Posiblemente de la lectura de las cartas anteriores se puede deducir que estoy lleno de rencor y si me apuran hasta de un deseo de venganza por todos los hechos históricos que he comentado y su efecto, el tratamiento político que el territorio que hoy conocemos como Cataluña en personas que en él vivieron y las que aún hoy en día siguen recibiendo, hasta nuestros días. Si así ha sido lo lamento, creo que a pesar de la historia pasada las personas podemos ser mejores, y sin duda mejoramos si nos respetamos, esta es la razón de estas cartas.

A min entender las personas individualmente consideradas conservan siempre el libre albedrio, como esencia de su soberanía personal. Aún que formen parte de pueblos o naciones o estados, independientemente de su nivel de organización social, ja sea por razones de nacimiento, familiares, políticas o por el ejercicio de dicho libre albedrio. Soberanía que por el hecho de aceptar el condicionamiento que supone vivir en los diversos tipos de organizaciones no perdemos.

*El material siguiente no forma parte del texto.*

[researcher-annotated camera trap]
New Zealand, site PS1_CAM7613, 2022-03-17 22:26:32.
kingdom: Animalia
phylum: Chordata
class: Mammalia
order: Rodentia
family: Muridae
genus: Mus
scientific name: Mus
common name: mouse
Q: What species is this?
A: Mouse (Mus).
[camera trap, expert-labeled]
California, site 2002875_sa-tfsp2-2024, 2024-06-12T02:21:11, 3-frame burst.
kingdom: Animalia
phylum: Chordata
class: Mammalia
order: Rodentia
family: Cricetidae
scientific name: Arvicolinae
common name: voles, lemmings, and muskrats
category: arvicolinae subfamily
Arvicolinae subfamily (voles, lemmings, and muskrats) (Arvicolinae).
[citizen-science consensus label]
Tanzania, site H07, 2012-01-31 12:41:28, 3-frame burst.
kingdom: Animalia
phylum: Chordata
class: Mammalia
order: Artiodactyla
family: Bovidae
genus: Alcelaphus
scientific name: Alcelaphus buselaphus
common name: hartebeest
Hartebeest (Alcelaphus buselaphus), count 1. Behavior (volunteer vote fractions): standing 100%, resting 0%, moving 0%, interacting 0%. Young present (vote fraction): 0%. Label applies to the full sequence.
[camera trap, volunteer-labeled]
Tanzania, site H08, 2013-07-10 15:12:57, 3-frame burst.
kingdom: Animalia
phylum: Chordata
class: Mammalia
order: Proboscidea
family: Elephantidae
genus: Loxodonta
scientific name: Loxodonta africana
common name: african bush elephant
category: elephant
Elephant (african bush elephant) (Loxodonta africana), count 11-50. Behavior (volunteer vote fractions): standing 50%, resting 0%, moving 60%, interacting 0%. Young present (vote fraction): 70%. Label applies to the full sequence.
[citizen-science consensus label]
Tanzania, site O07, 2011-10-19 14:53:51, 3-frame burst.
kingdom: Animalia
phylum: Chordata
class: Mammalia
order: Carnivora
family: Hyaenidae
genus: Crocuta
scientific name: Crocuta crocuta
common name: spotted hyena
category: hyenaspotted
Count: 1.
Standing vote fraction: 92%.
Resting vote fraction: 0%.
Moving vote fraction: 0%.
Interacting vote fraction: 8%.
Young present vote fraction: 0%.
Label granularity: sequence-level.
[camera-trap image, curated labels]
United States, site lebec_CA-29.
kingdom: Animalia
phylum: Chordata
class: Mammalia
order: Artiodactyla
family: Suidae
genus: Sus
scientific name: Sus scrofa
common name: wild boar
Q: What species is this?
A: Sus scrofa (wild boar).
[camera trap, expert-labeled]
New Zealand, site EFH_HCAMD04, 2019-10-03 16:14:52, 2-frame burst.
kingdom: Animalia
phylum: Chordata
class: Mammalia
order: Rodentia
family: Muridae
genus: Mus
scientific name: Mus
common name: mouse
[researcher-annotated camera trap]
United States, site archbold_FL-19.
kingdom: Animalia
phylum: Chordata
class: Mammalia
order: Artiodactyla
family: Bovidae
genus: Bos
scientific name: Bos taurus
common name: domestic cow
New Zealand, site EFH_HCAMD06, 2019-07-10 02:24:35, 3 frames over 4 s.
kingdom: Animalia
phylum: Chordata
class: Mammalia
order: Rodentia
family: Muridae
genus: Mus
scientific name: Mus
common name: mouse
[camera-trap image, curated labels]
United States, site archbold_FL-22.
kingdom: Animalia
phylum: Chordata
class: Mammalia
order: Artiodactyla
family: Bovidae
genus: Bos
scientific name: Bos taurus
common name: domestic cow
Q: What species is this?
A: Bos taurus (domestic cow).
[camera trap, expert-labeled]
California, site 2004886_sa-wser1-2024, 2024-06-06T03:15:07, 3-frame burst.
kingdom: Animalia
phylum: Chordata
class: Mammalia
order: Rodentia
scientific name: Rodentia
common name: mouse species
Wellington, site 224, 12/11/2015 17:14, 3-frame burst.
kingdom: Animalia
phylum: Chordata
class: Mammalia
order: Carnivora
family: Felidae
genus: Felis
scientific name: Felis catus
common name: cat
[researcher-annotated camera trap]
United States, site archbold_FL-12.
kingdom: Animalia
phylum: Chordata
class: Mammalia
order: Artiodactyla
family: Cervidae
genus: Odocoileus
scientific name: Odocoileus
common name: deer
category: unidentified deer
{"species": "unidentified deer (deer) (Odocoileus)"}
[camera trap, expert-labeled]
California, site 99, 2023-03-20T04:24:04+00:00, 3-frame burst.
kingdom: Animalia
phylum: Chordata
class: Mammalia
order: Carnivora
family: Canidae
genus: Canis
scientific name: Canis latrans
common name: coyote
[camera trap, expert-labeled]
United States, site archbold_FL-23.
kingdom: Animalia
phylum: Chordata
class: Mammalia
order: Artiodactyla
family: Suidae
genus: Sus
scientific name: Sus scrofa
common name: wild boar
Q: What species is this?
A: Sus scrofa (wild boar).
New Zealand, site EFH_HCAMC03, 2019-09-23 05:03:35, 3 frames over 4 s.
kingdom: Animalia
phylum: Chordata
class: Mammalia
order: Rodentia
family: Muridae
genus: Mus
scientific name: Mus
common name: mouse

Hi este es mi mensaje, un mensaje de esperanza en todos los que se sienten españoles, a los que el momento actual le ofrece una oportunidad planteándoles un referéndum en el que podran manifestar su voluntad de continuar formando parte del Reino de España o de dejar de formar parte de él.

Como se puede renunciar a la gran oportunidad que se nos presenta. Por primera vez se plantea una nueva relación entre personas que han convivido siempre aparentemente unidas como efecto de las decisiones tomadas por unas élites, que han utilizado las vidas de los que nos han precedido para conseguir sus intereses, forjando estados con alianzas sin tener en cuenta ni su cultura ni nada que pusiera en peligro sus intereses personales. Lo conseguían con matrimonios acordados, por guerras propias o participando en otras, estableciendo colonias en territorios ajenos etc.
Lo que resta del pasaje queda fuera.